The loader was the big one from out to Mooner’s Compost Plant and the turkey manure was from this giant place over to near College Station that organically fattens its turkeys and lets them play outside for a few hours each day. While in Texas, I purchased all my turkeys from those guys. Birds were smaller overall since they got no growth enhancers, and I was especially impressed with the size and quality of their organs. Smaller, firmer and with better color, and even if it was psychosomatic, had far better taste.

Ever watch domesticated turkeys? As smart and shifty and wily and interesting as wild turkeys can be, the domesticated varietals are as opposites. Bred all the brains right out their skulls, we did. They seem to be totally paranoid, scared of their own shadows. Literally scared of their own shadows, looking over their over-plumped shoulders and jumping sideways.

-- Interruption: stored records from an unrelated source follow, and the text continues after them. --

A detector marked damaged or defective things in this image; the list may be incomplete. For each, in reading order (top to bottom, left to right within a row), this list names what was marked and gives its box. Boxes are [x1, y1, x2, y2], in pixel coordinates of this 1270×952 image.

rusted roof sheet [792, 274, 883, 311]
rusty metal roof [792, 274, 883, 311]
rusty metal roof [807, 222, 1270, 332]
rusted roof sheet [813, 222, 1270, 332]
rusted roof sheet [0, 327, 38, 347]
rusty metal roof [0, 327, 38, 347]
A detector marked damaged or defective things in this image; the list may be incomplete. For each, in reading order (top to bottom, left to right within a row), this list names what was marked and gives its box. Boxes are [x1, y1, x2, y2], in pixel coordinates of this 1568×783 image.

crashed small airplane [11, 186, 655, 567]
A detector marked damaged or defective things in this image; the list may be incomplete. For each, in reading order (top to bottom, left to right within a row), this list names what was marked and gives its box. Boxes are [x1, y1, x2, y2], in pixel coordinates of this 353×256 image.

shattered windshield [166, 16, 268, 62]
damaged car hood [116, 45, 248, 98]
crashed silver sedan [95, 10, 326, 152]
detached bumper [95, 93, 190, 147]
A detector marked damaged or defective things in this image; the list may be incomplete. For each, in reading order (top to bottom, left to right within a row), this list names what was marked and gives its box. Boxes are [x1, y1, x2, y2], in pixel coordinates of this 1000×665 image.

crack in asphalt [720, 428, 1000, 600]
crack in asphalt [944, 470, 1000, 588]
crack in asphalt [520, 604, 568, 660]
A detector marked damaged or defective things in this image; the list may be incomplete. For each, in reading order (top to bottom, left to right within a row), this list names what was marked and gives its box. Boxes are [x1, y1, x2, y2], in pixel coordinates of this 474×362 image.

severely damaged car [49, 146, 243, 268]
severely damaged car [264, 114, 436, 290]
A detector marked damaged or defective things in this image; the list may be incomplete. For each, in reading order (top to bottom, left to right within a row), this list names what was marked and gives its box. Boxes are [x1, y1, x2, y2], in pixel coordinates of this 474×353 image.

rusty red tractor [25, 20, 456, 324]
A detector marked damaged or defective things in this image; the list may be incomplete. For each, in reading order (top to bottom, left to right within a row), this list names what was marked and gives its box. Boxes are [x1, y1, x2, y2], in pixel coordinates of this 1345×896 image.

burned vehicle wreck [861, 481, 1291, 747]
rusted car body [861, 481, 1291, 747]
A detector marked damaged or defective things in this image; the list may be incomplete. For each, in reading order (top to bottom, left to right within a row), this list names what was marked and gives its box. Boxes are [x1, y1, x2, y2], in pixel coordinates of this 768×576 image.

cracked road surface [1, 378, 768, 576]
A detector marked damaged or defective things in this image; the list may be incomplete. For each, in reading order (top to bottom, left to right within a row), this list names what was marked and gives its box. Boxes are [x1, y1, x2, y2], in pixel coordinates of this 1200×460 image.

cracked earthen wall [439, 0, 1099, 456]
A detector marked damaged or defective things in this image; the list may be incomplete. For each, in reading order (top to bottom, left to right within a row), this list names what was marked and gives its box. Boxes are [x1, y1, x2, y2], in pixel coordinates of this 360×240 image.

Something about a turkey’s diet creates eye-watering odors. Even though turkey shit is one of the more pungent varieties of shit, it wasn’t my first choice. First choice was grease trap waste, but I’d have puked to death on the eleven-mile drive from the plant over to east Austin with 12-yards of that stuff. I can wear a Haz-Mat suit and still smell grease trap waste. Hell, typing “grease trap waste” stirs my gag reflexes.

But the turkey litter—they call turkey shit “litter” in the poultry industry—proved an effective tool as I managed to empty the entire building within maybe seven minutes. First officers arriving at the scene called the Sheriff right away. “Hey Woozie, its Mooner Johnson and you want to be here for this one.”

I shot the Sherriff a full moon and he tazed my bare ass.

Anyway, I opened the paper and read as I sipped from my cup. Sipping because it was too hot to drink, I didn’t spit a mouthful of brandy-laced coffee when I saw the headline, I merely sprayed a spritz similar to one of those tiny atomizer sample thingies at department store perfume counters.

I read the one paragraph story, reread to insure its actualities, and exclaimed, I shouted, “Hot damn!!!” and raced to my computer. I opened Googleate and typed in my query. I peered down the listings, found The Motley Fool, clicked there and found a headline that lifted my spirits to even new heights. There, on my computer screen, was proof positive that a grass roots consumer advocacy effort can be effective. I read, reread and read again.

“Hey, Squirty girl, come in here and looka this!” I shouted. “You’ve gotta see this, kiddo!”

The small brown puppy came running and jumped into my lap, read. “Holy shit, Mooner, you’ve won!”

“War’s not over yet, Sweetie Pie, but we’re winning some big ones.”

We celebrated what we read, as there, on my computer screen, was this:

“Walmart Is Falling Apart Before Our Eyes

Wal-Mart is no longer the popular retailer it once was and beneath the surface it’s starting to show the same cracks that brought Kmart and Sears to their knees. “

As an atheist, I didn’t thank God for this gift, I thanked you, the readers of the drivel posted herein. Thank you, thank you, and thanks some more. My plans to topple this giant of American retailing greed is working with all of your help! Not that our job is completed because fucking Walmart will not be a finished task until Alice Walton applies for food stamps. Now that we have them on the ropes, it’s time to apply evermore pressure. Speak loud and proud. Say it aloud with me. Say:

Fuck Wal-mart! Fuck Wal-mart! Fuck Wal-mart!